Task objective: Starting with the line that contains "Selecting from", set down each line through the end of the entries below, exactly and with nothing added.

Extracted records:

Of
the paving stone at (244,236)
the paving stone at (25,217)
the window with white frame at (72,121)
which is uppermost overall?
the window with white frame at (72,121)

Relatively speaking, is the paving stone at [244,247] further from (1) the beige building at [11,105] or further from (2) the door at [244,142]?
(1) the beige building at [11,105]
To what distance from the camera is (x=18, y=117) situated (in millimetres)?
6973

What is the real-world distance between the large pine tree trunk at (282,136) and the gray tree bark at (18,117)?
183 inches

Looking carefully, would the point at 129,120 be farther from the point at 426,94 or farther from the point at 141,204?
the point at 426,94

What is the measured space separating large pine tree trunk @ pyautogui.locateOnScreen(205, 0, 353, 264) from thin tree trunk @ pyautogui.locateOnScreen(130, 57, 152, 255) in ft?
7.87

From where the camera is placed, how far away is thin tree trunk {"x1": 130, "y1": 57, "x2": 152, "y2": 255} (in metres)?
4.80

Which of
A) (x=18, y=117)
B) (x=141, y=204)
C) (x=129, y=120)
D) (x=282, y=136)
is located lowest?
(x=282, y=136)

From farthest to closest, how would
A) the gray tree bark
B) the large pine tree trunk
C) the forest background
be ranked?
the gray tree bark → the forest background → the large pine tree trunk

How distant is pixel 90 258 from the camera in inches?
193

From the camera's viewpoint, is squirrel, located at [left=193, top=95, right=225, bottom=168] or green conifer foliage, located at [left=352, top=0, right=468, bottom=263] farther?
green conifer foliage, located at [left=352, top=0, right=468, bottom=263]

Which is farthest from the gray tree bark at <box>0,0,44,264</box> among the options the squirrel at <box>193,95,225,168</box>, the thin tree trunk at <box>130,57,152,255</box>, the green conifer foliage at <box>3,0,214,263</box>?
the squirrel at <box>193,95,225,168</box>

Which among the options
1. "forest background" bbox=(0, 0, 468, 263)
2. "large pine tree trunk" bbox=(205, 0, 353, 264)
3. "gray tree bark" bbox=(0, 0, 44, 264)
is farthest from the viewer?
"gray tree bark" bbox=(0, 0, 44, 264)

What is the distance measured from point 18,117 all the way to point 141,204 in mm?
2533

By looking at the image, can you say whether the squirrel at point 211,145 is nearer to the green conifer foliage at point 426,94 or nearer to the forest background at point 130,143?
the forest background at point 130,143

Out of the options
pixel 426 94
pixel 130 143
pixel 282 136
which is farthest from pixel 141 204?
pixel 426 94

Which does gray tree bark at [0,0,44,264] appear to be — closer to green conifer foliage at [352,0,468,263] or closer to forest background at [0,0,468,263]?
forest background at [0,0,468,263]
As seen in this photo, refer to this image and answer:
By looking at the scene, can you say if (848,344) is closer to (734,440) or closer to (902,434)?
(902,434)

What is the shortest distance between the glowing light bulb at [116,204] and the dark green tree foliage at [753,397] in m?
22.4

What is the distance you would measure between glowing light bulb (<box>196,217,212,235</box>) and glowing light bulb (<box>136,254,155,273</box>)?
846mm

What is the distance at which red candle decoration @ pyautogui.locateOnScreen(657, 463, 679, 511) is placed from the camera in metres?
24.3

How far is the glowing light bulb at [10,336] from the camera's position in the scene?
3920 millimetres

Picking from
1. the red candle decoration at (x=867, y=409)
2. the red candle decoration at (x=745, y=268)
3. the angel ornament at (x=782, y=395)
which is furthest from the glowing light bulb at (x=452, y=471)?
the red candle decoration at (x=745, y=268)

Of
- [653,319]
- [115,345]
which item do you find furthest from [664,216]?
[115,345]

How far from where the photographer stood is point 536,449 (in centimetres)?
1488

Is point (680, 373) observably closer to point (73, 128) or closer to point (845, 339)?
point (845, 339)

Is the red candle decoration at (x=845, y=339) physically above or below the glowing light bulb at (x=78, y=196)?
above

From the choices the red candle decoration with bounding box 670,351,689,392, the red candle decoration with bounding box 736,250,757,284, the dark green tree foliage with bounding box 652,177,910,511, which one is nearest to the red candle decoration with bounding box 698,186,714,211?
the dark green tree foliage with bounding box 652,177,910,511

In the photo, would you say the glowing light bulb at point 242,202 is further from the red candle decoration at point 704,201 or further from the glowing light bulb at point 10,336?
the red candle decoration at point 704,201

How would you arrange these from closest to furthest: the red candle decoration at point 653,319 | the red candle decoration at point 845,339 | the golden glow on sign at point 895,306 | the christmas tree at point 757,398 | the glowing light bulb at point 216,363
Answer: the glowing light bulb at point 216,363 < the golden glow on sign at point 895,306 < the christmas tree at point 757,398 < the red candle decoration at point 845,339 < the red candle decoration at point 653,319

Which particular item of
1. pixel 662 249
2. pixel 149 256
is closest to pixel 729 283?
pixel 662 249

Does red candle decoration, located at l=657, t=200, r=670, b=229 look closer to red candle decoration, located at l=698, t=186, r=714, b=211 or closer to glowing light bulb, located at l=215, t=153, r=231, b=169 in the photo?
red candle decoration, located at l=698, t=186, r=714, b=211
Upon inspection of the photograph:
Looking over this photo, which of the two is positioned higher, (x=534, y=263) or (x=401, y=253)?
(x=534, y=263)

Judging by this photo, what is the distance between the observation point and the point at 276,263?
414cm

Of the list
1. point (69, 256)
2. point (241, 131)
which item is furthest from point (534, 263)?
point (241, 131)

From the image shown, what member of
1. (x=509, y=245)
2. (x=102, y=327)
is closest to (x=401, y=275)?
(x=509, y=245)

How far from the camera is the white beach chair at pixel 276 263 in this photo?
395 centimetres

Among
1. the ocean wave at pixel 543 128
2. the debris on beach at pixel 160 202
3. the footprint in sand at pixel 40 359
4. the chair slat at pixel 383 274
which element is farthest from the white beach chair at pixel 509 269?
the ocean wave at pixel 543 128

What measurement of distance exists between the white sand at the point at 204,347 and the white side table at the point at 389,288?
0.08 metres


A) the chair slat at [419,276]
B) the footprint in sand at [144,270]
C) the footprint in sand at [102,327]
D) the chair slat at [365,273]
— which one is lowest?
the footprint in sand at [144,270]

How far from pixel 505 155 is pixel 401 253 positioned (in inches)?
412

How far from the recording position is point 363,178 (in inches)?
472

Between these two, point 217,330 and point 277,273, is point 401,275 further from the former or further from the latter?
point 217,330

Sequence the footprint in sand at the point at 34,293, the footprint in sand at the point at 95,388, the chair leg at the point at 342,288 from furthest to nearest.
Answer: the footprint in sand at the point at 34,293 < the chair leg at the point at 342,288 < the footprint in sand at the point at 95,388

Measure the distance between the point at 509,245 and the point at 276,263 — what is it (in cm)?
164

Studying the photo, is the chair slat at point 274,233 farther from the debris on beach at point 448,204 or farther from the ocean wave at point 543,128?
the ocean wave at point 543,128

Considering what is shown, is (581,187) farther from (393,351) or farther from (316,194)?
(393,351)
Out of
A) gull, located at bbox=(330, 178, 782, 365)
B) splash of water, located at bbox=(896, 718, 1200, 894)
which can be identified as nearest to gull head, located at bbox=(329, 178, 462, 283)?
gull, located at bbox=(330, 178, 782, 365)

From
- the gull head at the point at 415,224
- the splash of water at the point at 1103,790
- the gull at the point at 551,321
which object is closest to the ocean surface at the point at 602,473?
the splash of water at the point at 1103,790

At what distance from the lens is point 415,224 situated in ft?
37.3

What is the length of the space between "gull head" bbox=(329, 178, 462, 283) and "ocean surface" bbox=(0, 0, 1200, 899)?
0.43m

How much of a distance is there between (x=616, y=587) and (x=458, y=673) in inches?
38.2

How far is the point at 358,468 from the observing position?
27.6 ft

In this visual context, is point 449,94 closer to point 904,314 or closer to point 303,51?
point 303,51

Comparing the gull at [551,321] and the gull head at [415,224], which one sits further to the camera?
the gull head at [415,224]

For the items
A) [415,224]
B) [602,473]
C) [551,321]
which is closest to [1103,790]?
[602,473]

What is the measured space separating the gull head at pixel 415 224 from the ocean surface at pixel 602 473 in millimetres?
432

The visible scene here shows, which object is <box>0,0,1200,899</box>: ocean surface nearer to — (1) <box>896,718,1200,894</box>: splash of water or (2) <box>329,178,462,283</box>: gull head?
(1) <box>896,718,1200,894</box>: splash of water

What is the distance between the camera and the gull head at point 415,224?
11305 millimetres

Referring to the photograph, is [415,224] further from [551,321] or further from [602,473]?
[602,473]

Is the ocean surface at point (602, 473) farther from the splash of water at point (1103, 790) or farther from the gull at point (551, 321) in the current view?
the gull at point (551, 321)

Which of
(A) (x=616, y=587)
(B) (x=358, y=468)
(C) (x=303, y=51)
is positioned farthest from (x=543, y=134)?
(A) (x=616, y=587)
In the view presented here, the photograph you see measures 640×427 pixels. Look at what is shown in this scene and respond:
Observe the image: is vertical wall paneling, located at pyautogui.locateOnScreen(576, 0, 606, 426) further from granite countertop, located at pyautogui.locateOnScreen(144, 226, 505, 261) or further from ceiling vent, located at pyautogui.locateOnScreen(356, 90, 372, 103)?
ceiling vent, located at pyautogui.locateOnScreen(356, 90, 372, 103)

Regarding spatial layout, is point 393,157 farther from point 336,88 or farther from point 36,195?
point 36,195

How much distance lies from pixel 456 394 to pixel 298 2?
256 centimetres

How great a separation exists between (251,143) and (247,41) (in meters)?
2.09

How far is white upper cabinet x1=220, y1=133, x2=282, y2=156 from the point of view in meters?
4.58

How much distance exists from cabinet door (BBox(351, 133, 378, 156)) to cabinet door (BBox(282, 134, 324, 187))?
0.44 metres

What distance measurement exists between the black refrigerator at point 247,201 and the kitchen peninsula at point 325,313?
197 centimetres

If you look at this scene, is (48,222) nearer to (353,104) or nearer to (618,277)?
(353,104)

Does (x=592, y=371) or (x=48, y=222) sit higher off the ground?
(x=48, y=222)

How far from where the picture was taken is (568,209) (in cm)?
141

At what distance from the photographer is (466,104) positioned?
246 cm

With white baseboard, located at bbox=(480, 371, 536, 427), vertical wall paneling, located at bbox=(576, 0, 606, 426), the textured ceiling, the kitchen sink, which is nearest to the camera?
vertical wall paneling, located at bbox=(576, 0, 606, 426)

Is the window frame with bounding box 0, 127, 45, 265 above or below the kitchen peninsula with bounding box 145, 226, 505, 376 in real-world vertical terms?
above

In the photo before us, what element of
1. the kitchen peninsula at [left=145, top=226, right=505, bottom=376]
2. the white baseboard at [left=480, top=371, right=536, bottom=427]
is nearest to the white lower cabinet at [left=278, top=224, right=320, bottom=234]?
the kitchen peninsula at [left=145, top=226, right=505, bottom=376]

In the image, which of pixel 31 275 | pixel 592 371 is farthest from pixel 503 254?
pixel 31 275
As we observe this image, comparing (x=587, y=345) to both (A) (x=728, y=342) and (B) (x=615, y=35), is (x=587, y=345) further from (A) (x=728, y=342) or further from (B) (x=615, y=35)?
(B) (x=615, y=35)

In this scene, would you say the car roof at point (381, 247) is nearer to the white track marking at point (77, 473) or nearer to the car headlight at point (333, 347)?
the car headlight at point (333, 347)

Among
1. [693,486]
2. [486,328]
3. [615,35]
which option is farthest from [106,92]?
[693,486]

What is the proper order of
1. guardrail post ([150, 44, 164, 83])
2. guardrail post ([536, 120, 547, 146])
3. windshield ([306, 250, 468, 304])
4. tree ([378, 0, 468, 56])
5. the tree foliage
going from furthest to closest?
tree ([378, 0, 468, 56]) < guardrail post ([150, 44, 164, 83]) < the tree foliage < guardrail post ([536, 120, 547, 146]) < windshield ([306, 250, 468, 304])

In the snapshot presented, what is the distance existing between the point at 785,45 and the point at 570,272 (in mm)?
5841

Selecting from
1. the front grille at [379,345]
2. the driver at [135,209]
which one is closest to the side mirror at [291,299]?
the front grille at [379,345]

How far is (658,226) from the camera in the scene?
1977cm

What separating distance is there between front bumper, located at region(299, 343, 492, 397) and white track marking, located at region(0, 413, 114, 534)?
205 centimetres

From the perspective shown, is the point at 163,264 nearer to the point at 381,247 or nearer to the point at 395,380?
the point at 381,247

Written answer:
Selecting from
1. the front grille at [379,345]
2. the driver at [135,209]
which one is closest to the side mirror at [291,299]?
the front grille at [379,345]

How far is (658,226) from the camera in the scene?
1977cm

What separating distance is there between front bumper, located at region(299, 343, 492, 397) and white track marking, located at region(0, 413, 114, 534)?
205 centimetres

From the perspective shown, is the point at 163,264 nearer to the point at 381,247 or nearer to the point at 395,380?
the point at 381,247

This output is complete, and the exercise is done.